Pig: Group by ranges/ binning data


I have a set of integer values that I would like to group into a bunch of bins.

Example: Say I have a thousand points between 1 and 1000, and I want to do 20 bins.

Is there anyway to group them into a bin/array?

Also, I will not know ahead of time how wide the range will be, so I can't hardcode any specific values.


Solution

  • If you have the min and max, you can divide the range by the number of bins.
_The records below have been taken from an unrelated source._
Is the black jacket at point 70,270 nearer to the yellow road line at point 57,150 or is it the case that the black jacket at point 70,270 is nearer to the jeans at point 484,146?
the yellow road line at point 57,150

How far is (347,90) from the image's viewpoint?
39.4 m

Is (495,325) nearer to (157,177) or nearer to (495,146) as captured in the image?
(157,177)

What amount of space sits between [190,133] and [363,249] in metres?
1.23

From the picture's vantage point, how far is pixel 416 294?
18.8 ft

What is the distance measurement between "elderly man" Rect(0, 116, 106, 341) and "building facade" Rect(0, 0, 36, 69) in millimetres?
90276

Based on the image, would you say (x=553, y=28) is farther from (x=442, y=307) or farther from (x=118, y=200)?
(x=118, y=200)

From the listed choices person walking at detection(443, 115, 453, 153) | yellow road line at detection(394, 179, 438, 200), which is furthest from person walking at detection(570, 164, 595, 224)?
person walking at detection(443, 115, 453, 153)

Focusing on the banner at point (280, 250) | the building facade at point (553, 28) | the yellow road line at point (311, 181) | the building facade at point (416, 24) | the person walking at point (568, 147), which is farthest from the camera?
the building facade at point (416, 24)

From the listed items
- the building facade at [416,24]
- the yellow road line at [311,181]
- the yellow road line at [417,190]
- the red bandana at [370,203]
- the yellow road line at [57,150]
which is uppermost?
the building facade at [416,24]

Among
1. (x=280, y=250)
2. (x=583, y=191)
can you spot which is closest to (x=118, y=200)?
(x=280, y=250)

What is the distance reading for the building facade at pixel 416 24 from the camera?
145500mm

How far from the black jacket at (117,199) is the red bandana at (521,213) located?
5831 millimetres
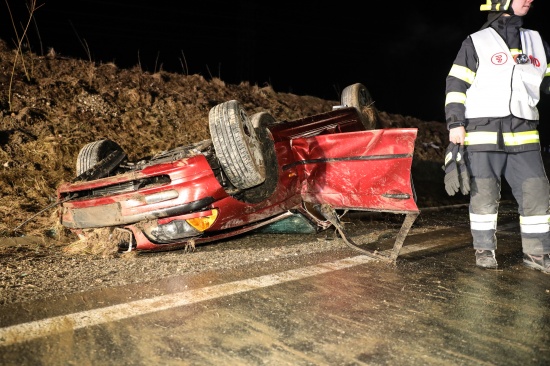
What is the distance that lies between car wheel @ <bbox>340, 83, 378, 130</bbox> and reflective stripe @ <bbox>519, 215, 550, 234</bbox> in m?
Answer: 2.28

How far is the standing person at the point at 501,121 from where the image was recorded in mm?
3330

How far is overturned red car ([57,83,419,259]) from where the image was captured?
11.4 ft

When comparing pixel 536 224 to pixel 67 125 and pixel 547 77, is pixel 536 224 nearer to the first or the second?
pixel 547 77

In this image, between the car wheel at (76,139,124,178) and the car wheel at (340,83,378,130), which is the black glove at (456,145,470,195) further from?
the car wheel at (76,139,124,178)

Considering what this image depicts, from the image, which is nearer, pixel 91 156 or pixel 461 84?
pixel 461 84

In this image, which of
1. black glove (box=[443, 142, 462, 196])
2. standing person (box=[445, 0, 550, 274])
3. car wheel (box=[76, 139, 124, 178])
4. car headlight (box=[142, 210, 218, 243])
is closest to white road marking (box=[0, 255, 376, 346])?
car headlight (box=[142, 210, 218, 243])

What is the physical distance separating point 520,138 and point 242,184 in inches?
84.0

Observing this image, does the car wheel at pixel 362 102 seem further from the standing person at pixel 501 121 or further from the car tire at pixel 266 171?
the standing person at pixel 501 121

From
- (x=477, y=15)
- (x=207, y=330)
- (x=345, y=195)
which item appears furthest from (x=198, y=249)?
(x=477, y=15)

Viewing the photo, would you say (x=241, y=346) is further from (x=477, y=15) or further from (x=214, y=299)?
(x=477, y=15)

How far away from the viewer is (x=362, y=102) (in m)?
5.64

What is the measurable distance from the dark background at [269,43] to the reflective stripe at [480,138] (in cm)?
589

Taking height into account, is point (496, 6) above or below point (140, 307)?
above

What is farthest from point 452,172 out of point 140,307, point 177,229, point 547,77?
point 140,307
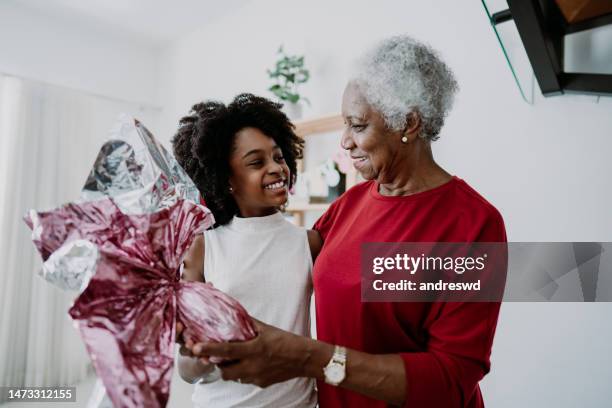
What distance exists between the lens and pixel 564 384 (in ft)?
4.19

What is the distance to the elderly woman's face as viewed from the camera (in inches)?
34.5

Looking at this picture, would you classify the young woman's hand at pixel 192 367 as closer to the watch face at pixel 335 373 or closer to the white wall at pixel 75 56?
the watch face at pixel 335 373

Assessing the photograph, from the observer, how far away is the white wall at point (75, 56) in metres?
2.65

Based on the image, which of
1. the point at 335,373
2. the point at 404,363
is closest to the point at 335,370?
the point at 335,373

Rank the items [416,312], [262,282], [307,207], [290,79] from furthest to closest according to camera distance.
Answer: [290,79] → [307,207] → [262,282] → [416,312]

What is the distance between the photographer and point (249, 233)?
0.97m

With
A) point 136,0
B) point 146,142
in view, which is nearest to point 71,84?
point 136,0

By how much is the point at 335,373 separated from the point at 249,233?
16.0 inches

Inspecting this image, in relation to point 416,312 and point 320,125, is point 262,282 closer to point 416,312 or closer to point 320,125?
point 416,312

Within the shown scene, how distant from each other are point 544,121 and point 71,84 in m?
3.04

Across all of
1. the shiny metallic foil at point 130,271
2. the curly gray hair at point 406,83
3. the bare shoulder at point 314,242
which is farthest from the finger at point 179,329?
the curly gray hair at point 406,83

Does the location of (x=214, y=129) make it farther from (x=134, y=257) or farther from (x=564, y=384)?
(x=564, y=384)

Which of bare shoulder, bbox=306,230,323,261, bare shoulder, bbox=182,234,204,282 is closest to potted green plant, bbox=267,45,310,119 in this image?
bare shoulder, bbox=306,230,323,261

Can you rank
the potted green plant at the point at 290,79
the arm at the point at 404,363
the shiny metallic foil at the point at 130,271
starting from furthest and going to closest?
the potted green plant at the point at 290,79 < the arm at the point at 404,363 < the shiny metallic foil at the point at 130,271
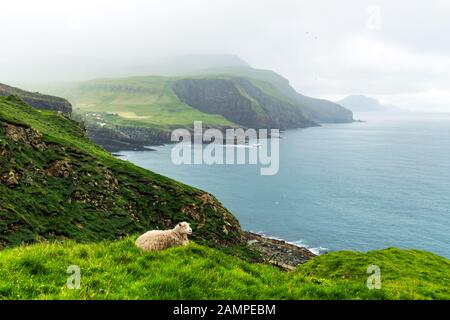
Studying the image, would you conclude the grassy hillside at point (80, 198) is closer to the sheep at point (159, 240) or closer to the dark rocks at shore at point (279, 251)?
the dark rocks at shore at point (279, 251)

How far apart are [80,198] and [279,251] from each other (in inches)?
1960

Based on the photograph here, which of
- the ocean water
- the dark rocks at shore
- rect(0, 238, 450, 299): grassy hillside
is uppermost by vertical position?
rect(0, 238, 450, 299): grassy hillside

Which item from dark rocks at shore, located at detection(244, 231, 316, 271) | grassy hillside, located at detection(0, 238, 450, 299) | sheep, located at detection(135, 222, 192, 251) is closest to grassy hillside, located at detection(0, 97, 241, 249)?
dark rocks at shore, located at detection(244, 231, 316, 271)

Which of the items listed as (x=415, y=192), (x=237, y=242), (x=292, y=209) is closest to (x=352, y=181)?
(x=415, y=192)

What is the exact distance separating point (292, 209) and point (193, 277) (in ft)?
390

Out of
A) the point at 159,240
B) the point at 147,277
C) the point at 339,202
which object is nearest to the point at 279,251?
the point at 339,202

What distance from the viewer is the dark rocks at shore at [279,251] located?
263ft

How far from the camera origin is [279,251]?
8794 cm

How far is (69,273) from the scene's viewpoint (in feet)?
33.5

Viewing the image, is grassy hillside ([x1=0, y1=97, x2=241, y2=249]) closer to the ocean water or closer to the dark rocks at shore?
the dark rocks at shore

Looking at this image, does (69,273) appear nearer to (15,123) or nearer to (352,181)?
(15,123)

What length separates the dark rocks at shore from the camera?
8030cm

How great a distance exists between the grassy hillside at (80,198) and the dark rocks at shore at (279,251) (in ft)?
29.9

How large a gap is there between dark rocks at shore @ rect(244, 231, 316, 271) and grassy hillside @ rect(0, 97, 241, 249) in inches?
359
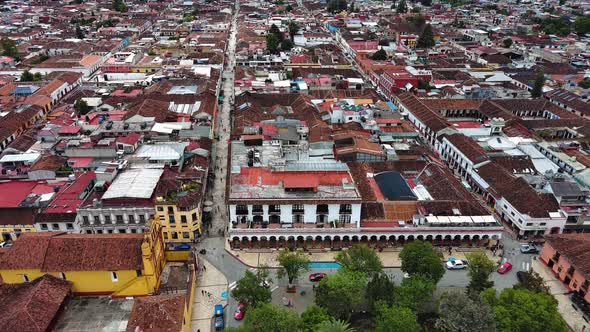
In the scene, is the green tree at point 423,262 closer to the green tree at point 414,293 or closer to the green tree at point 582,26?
the green tree at point 414,293

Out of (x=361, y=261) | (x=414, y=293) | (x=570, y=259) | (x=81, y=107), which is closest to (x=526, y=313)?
(x=414, y=293)

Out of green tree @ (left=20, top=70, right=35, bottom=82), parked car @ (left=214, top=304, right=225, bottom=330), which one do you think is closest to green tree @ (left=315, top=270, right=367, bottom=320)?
parked car @ (left=214, top=304, right=225, bottom=330)

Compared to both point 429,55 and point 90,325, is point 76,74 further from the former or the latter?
point 429,55

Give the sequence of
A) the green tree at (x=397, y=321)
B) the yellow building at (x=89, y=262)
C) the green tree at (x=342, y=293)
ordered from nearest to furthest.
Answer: the green tree at (x=397, y=321) → the green tree at (x=342, y=293) → the yellow building at (x=89, y=262)

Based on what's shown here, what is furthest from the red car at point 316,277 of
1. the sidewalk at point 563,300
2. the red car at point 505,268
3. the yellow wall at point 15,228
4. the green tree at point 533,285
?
the yellow wall at point 15,228

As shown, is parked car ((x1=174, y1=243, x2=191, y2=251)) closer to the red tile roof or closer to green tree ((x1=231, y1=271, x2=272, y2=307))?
green tree ((x1=231, y1=271, x2=272, y2=307))

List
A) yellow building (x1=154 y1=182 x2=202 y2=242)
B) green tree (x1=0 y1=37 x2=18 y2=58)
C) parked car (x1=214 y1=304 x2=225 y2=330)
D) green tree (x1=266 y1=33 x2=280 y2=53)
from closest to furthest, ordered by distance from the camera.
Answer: parked car (x1=214 y1=304 x2=225 y2=330) → yellow building (x1=154 y1=182 x2=202 y2=242) → green tree (x1=0 y1=37 x2=18 y2=58) → green tree (x1=266 y1=33 x2=280 y2=53)
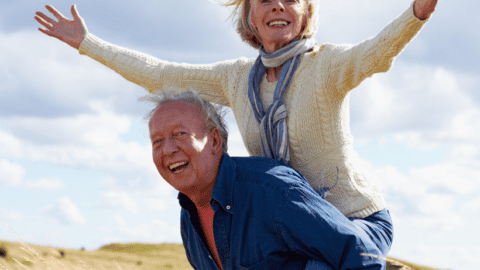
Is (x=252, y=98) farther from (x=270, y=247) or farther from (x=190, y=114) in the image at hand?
Result: (x=270, y=247)

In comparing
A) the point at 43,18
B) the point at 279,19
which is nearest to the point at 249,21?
the point at 279,19

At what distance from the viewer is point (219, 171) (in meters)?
3.02

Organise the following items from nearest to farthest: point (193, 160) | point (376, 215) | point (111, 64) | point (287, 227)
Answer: point (287, 227), point (193, 160), point (376, 215), point (111, 64)

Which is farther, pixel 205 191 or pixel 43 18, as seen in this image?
pixel 43 18

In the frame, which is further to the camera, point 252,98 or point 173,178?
point 252,98

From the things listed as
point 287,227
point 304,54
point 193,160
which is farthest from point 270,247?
point 304,54

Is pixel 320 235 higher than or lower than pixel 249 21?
lower

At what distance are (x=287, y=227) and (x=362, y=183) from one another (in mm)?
946

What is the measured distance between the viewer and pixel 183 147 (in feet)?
9.69

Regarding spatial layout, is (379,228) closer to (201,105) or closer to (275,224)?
(275,224)

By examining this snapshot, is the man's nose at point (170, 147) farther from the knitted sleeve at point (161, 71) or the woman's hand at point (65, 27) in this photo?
the woman's hand at point (65, 27)

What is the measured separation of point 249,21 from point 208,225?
1.67 meters


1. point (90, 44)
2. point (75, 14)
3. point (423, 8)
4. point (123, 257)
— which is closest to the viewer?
point (423, 8)

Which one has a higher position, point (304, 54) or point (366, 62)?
point (304, 54)
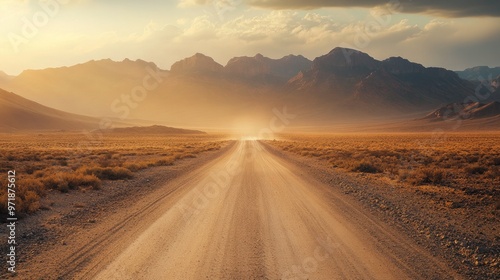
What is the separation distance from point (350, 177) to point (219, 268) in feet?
43.7

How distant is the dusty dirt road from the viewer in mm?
5977

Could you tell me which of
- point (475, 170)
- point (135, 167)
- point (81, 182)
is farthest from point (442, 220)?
point (135, 167)

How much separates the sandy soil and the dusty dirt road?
0.02 metres

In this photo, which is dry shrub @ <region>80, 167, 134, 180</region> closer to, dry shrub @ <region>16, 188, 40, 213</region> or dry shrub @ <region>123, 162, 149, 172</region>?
dry shrub @ <region>123, 162, 149, 172</region>

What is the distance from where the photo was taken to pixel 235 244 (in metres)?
7.30

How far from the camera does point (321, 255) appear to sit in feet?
22.0

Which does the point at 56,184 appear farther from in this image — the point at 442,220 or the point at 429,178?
the point at 429,178

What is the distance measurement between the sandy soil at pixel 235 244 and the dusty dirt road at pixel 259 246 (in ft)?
0.06

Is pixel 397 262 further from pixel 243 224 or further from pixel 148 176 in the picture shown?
pixel 148 176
For example,

    -- foo.pig
    ids = load '$INPUT' as (id: int);
    ids_with_key = foreach ids generate (id - $MIN) * $BIN_COUNT / ($MAX- $MIN + 1) as bin_id, id;
    group_by_id = group ids_with_key by bin_id;
    bin_id = foreach group_by_id generate group, flatten(ids_with_key.id);
    dump bin_id;
    

    Then you can use the following command to run it:

    pig -f foo.pig -p MIN=1 -p MAX=1000 -p BIN_COUNT=20 -p INPUT=your_input_path
    

    The idea behind the script is that we can divide the range [MIN, MAX] by BIN_COUNT to get the size of every bin: (MAX - MIN + 1) / BIN_COUNT, called BIN_SIZE. Then we map the id to the bin number: (id - MIN) / BIN_SIZE, and group them.